No Brasil, como é conhecido, usa-se o conceito de resultado primário na análise das contas públicas. Este indicador fiscal mede a diferença entre as receitas e despesas do governo, excluindo os gastos com juros da dívida pública. ​O conceito de resultado primário nas contas públicas do Brasil foi introduzido com a Lei de Responsabilidade Fiscal (LRF), que foi sancionada em 2000. A LRF introduziu normas para a gestão fiscal, incluindo a definição e acompanhamento de metas fiscais, como o resultado primário. 
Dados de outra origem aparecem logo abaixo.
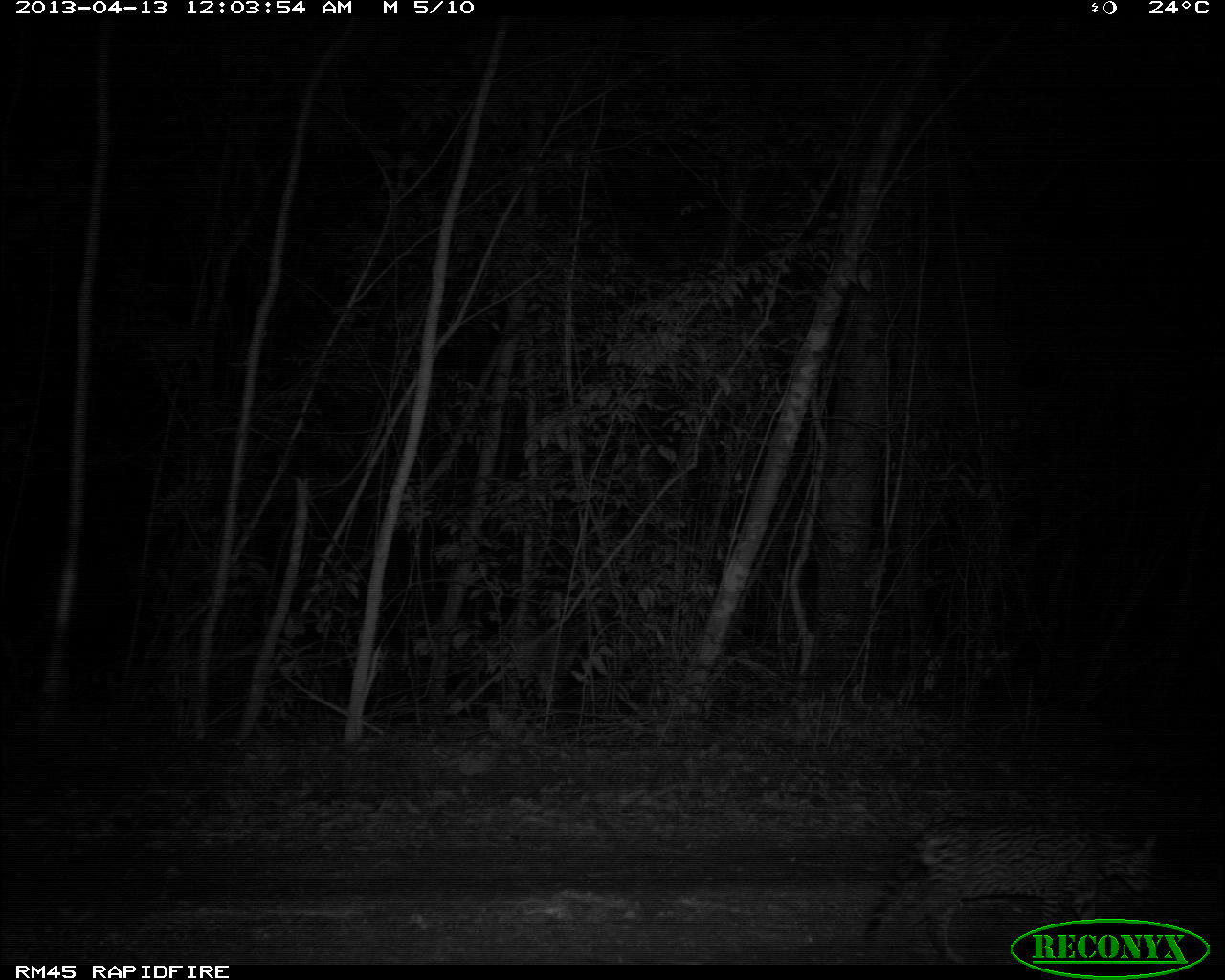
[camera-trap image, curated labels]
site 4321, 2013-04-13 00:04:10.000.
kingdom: Animalia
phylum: Chordata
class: Mammalia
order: Carnivora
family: Felidae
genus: Leopardus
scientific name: Leopardus pardalis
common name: ocelot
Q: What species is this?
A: Leopardus pardalis (ocelot).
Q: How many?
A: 1.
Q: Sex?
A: Male.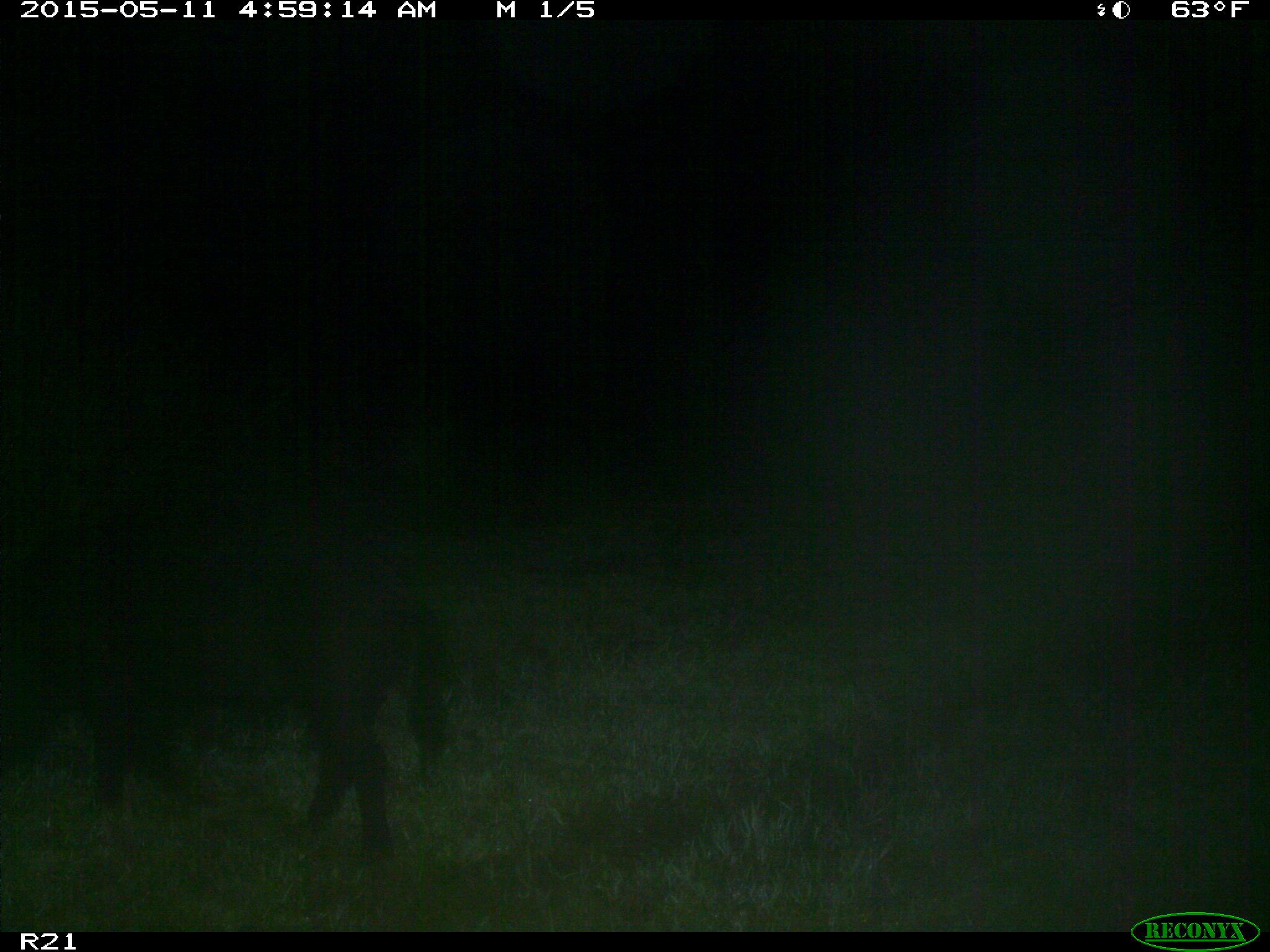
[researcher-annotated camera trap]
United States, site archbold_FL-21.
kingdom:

A LRF veio na esteira do acordo que o Brasil fez com o Fundo Monetário Internacional em 1998, no meio de uma crise cambial e financeira brutal. Como contrapartida à concessão de um empréstimo recorde até então – de US$ 41,5 bilhões – o Brasil comprometeu-se a implementar uma série de medidas econômicas e fiscais, como:​

  1. Ajuste Fiscal: ajuste muito forte, no qual o governo brasileiro assumiu o compromisso de obter superávits primários nas contas públicas. Pelo acordo, em 1999 o superávit primário seria de 1,8% do PIB; em 2000, 2% e em 2001: 2,3% do PIB. Essas metas tinham um objetivo evidente, que era garantir o pagamento dos serviços da dívida;
  2. Reformas Estruturais: Implementação de reformas destinadas a melhorar a eficiência e a sustentabilidade das finanças públicas, incluindo reformas no sistema previdenciário e na administração pública. Coincidência ou não, entre 1998 e 2019, o Regime Geral da Previdência Social já passou por seis reformas, todas piorando as condições de acesso aos benefícios, ou reduzindo os seus valores;​
  3. Política Monetária e Cambial: Manutenção de uma política monetária restritiva para controlar a inflação e a preservação do regime de câmbio administrado, com bandas cambiais, visando estabilizar a moeda nacional. 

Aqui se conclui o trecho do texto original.